Anthony Phelps se démarque d’une mascarade «en folie». Par Frantz Latour

Publié par siel sur 10 Juillet 2012, 10:07am

Catégories : #AYITI ACTUALITES

 

          

« O mon pays si triste est la saison

Qu’il est venu le temps de se parler par signes»

 

La dégringolade politique, morale, économique d’Haïti n’est plus à démontrer. Elle est comme une écharde au pied de la nation qui n’arrive pas encore à s’en débarrasser. La corruption en particulier est sans aucun doute la facette la plus sordide de cette descente aux enfers. Elle a atteint de tels niveaux que le coordonnateur spécial des États-Unis pour Haïti, Thomas Adams, a fait savoir qu’il compte travailler en vue de faire disparaitre l'étiquette de gouvernement corrompu attribuée à Haïti. Comment y arrivera-t-il ? Il doit sans doute connaître les filières de cette corruption, puisque c’est bien Washington qui a magouillé, manigancé dans l’ombre l’élection de Martelly.

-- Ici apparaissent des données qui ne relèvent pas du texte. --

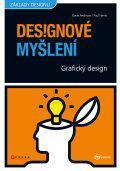 Designové myšlení - Grafický design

Le soi-disant Programme d’éducation scolaire universelle gratuite et obligatoire est aujourd’hui au cœur d’un scandale financier dans le département du Nord-Ouest. En effet, le directeur départemental adjoint de l’Éducation nationale dans ce département,   Alcidonis Henry, se serait réfugié en République dominicaine après qu’il aurait détourné plus de 3,7 millions de gourdes destinées au paiement des professeurs dans le cadre dudit  Programme. Pire, la voiture (officielle) du premier sénateur du Nord-Ouest, François Lucas St-Vil,  aurait servi à transporter le présumé délinquant en République dominicaine. Comble d’ironie, c’est le Sénateur Saint-Vil lui-même qui demande à la justice de «faire son travail» dans ce dossier et aux autorités éducatives d’assurer le paiement des enseignants. Hélas ! On n’oubliera pas, par exemple, que depuis le crapuleux assassinat de Jean Dominique, la justice peine toujours à «faire son travail». Et ce dossier n’est pas le seul. Tant s’en faut. Par exemple, on attend encore de connaître les vrais responsables de la volatilisation des 197 millions de Petro Caribe sous l’administration Préval-Pierre-Louis.                                                                                                             

C’est à la suite de l’assassinat du commerçant Octanol Dérissaint dans la zone de Fond Parisien en avril dernier que le grand public a su que Calixte Valentin, conseiller de Martelly, assassin présumé de Dérissaint, avait été dépêché sur la frontière en vue d'intensifier la lutte contre la contrebande. N’y a-t-il pas des directeurs de douane préposés à ce genre de surveillance intensifiante? Dans sa note de presse relative à l’arrestation du sieur Valentin, la Présidence n’a donné aucune précision autour de la présence quotidienne de son conseiller à la douane de Malpasse. Motus, on travaille pour Gwo Soso. Selon Jean Norlex Volcy, le président du syndicat des chauffeurs haïtiano-dominicains, M. Valentin faisait ombrage au responsable de la douane. « Il gardait même les clefs des barrières et insultait les chauffeurs ». Ce qui certainement ne cadre pas avec un conseiller politique de la Présidence.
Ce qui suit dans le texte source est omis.